• _Exercise details_:
Each entry here needs to be set down again exactly, please; pictures are left out.
===== Source records
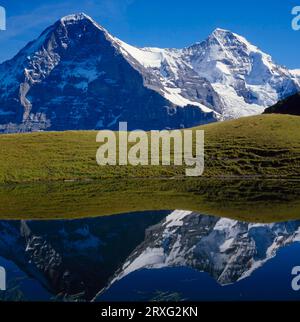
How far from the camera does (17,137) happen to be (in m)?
171

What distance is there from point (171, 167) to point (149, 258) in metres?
93.6

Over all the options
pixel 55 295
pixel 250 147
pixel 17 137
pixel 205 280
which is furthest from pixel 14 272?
pixel 17 137

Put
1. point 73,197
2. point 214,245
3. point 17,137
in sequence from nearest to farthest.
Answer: point 214,245 < point 73,197 < point 17,137

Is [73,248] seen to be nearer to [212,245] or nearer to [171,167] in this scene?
[212,245]

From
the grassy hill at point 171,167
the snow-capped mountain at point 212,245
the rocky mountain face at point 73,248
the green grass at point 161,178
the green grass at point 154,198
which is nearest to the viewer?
the rocky mountain face at point 73,248

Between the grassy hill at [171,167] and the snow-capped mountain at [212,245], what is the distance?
66.3 metres

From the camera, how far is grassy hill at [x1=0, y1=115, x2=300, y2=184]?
12938cm

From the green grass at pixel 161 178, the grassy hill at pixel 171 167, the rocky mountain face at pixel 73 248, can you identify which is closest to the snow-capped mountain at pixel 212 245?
the rocky mountain face at pixel 73 248

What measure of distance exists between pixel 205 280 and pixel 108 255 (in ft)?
41.1

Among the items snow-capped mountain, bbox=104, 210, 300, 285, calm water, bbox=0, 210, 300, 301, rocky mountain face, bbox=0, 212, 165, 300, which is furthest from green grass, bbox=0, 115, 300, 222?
calm water, bbox=0, 210, 300, 301

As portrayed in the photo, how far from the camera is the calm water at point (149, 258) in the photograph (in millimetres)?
29281

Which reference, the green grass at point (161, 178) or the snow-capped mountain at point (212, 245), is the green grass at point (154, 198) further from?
the snow-capped mountain at point (212, 245)

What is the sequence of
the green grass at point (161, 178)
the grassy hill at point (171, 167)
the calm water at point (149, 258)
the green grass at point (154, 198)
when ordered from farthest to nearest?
the grassy hill at point (171, 167) → the green grass at point (161, 178) → the green grass at point (154, 198) → the calm water at point (149, 258)
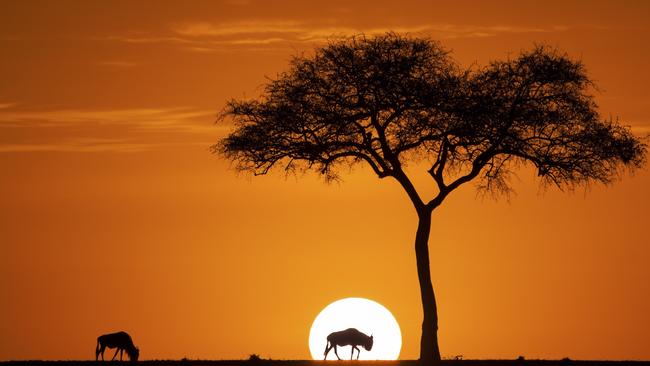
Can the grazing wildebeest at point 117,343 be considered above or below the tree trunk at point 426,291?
below

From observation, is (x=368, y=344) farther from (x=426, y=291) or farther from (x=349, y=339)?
(x=426, y=291)

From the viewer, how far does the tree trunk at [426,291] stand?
46.4m

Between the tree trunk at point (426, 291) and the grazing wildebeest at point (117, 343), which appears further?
the tree trunk at point (426, 291)

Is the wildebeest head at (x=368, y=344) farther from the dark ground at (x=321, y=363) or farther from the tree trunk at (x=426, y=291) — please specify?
the tree trunk at (x=426, y=291)

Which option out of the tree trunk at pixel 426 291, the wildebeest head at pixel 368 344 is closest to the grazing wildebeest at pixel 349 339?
the wildebeest head at pixel 368 344

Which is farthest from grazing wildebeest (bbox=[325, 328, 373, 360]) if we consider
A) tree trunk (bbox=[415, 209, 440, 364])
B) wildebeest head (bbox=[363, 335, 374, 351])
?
tree trunk (bbox=[415, 209, 440, 364])

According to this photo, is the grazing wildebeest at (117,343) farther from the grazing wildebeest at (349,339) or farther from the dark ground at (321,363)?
the grazing wildebeest at (349,339)

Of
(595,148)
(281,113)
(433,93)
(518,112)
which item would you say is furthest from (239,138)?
(595,148)

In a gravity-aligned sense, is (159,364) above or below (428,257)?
below

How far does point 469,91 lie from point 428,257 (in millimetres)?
7209

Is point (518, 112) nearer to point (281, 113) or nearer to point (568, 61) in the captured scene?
point (568, 61)

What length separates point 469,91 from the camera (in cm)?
4647

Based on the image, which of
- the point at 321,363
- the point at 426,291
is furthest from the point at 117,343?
the point at 426,291

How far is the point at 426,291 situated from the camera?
4706 centimetres
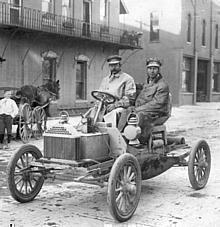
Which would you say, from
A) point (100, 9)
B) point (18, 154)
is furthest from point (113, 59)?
point (100, 9)

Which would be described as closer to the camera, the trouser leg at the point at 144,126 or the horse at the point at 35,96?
the trouser leg at the point at 144,126

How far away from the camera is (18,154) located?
6164 mm

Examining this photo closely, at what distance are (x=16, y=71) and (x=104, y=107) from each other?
542 inches

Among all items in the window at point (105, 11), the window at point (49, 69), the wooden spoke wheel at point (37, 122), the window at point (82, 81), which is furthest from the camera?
the window at point (105, 11)

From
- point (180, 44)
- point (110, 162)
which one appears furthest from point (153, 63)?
point (180, 44)

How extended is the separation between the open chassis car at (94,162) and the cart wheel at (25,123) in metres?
6.87

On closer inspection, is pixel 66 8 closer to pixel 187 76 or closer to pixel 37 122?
pixel 37 122

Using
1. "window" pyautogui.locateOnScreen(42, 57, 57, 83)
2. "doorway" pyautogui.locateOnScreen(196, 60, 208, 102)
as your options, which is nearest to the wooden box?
"window" pyautogui.locateOnScreen(42, 57, 57, 83)

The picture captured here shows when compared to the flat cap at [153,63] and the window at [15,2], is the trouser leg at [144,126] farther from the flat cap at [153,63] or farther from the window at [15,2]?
the window at [15,2]

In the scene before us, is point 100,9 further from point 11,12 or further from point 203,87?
point 203,87

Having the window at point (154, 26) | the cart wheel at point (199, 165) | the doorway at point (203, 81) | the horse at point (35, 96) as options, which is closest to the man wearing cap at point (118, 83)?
the cart wheel at point (199, 165)

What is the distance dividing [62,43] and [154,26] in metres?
13.3

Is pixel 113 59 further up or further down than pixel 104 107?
further up

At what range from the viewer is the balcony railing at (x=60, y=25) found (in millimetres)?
18984
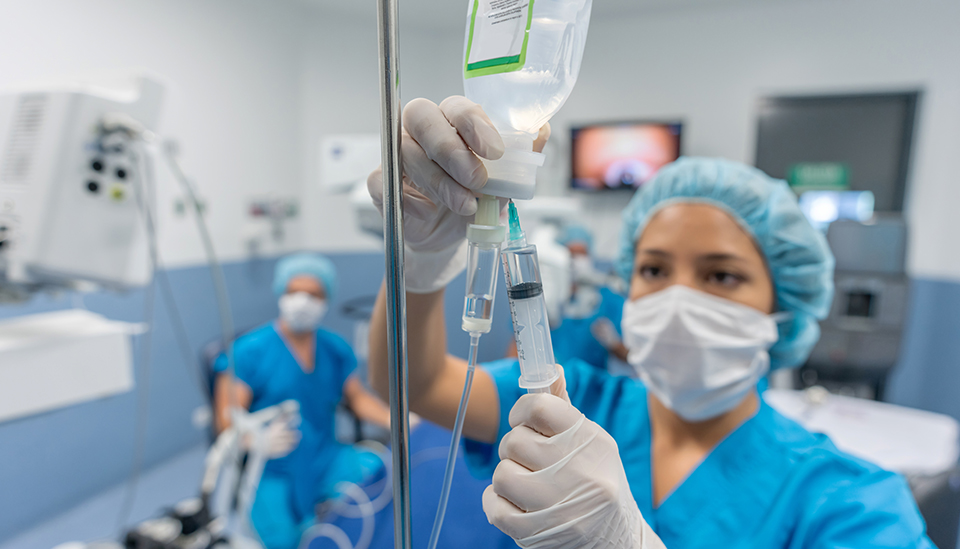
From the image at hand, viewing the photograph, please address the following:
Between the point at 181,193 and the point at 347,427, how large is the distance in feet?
4.48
==========
• _Written response_:
How far from the camera does (17,137) happen to be (in m)?
171

What distance is there from point (171, 167) to point (149, 258) in metres?
93.6

Over all the options
pixel 55 295
pixel 250 147
pixel 17 137
pixel 205 280
which is furthest from pixel 14 272?
pixel 17 137

Put
1. point 73,197
2. point 214,245
3. point 17,137
in sequence from nearest to farthest.
Answer: point 214,245 < point 73,197 < point 17,137

Is [73,248] seen to be nearer to [212,245] or nearer to [171,167] in this scene?
[212,245]

From
the grassy hill at point 171,167
the snow-capped mountain at point 212,245
the rocky mountain face at point 73,248
the green grass at point 161,178
the green grass at point 154,198
which is nearest to the viewer?
the rocky mountain face at point 73,248

Between the grassy hill at [171,167] and the snow-capped mountain at [212,245], what is the distance?
66.3 metres

From the camera, how far is grassy hill at [x1=0, y1=115, x2=300, y2=184]?
12938cm

From the green grass at pixel 161 178, the grassy hill at pixel 171 167, the rocky mountain face at pixel 73 248, can you identify which is closest to the snow-capped mountain at pixel 212 245?
the rocky mountain face at pixel 73 248

What measure of distance exists between pixel 205 280 and pixel 108 255 (in ft)?
41.1

Among the items snow-capped mountain, bbox=104, 210, 300, 285, calm water, bbox=0, 210, 300, 301, rocky mountain face, bbox=0, 212, 165, 300, which is furthest from green grass, bbox=0, 115, 300, 222?
calm water, bbox=0, 210, 300, 301

As portrayed in the photo, how far from the camera is the calm water at point (149, 258) in the photograph (in millimetres)?
29281

Which reference, the green grass at point (161, 178) or the snow-capped mountain at point (212, 245), is the green grass at point (154, 198) further from?
the snow-capped mountain at point (212, 245)

What is the sequence of
the green grass at point (161, 178)
the grassy hill at point (171, 167)
the calm water at point (149, 258)
the green grass at point (154, 198)
when ordered from farthest to nearest?
the grassy hill at point (171, 167) → the green grass at point (161, 178) → the green grass at point (154, 198) → the calm water at point (149, 258)
Can the grazing wildebeest at point 117,343 be considered above or below the tree trunk at point 426,291?
below

From observation, is (x=368, y=344) farther from (x=426, y=291) or farther from (x=349, y=339)?
(x=426, y=291)

From the viewer, how far does the tree trunk at [426,291] stand?
46.4m

Between the tree trunk at point (426, 291) and the grazing wildebeest at point (117, 343), which appears further?
the tree trunk at point (426, 291)

Is the wildebeest head at (x=368, y=344) farther from the dark ground at (x=321, y=363) or farther from the tree trunk at (x=426, y=291) — please specify?
the tree trunk at (x=426, y=291)

Which option out of the tree trunk at pixel 426 291, the wildebeest head at pixel 368 344 is closest to the grazing wildebeest at pixel 349 339?
the wildebeest head at pixel 368 344

Which is farthest from grazing wildebeest (bbox=[325, 328, 373, 360]) if we consider
A) tree trunk (bbox=[415, 209, 440, 364])
B) wildebeest head (bbox=[363, 335, 374, 351])
?
tree trunk (bbox=[415, 209, 440, 364])

According to this photo, is the grazing wildebeest at (117,343) farther from the grazing wildebeest at (349,339) or farther from the dark ground at (321,363)?
the grazing wildebeest at (349,339)

Of
(595,148)
(281,113)
(433,93)
(518,112)
which item would you say is furthest from (239,138)?
(595,148)

In a gravity-aligned sense, is (159,364) above or below (428,257)?
below

How far does point 469,91 lie from point 428,257 (in millimetres)?
7209

Is point (518, 112) nearer to point (281, 113) or nearer to point (568, 61) in the captured scene?
point (568, 61)

What length separates point 469,91 from the camera (in cm)?
4647

Based on the image, which of
- the point at 321,363
- the point at 426,291
is furthest from the point at 117,343?
the point at 426,291

How far is the point at 426,291 situated from the camera?
4706 centimetres
Which would you say, from
A) point (100, 9)
B) point (18, 154)
is furthest from point (113, 59)?
point (100, 9)

Which would be described as closer to the camera, the trouser leg at the point at 144,126 or the horse at the point at 35,96?
the trouser leg at the point at 144,126

How far away from the camera is (18,154) located?
6164 mm

Examining this photo closely, at what distance are (x=16, y=71) and (x=104, y=107) from each other?
542 inches

Among all items in the window at point (105, 11), the window at point (49, 69), the wooden spoke wheel at point (37, 122), the window at point (82, 81), which is furthest from the camera?
the window at point (105, 11)

From
- point (180, 44)
- point (110, 162)
which one appears furthest from point (153, 63)?
point (180, 44)

How extended is the separation between the open chassis car at (94,162) and the cart wheel at (25,123) in metres?
6.87

On closer inspection, is pixel 66 8 closer to pixel 187 76 or closer to pixel 37 122?
pixel 37 122

Using
1. "window" pyautogui.locateOnScreen(42, 57, 57, 83)
2. "doorway" pyautogui.locateOnScreen(196, 60, 208, 102)
as your options, which is nearest to the wooden box?
"window" pyautogui.locateOnScreen(42, 57, 57, 83)

The picture captured here shows when compared to the flat cap at [153,63] and the window at [15,2], is the trouser leg at [144,126] farther from the flat cap at [153,63] or farther from the window at [15,2]?
the window at [15,2]

In the scene before us, is point 100,9 further from point 11,12 or further from point 203,87?
point 203,87

Having the window at point (154, 26) | the cart wheel at point (199, 165) | the doorway at point (203, 81) | the horse at point (35, 96) as options, which is closest to the man wearing cap at point (118, 83)?
the cart wheel at point (199, 165)

What is the distance dividing [62,43] and [154,26] in metres?
13.3

Is pixel 113 59 further up or further down than pixel 104 107?
further up

At what range from the viewer is the balcony railing at (x=60, y=25) found (in millimetres)?
18984
From the image at hand, viewing the photograph, please address the following:
Between the point at 181,193 and the point at 347,427, how large is the distance in feet?
4.48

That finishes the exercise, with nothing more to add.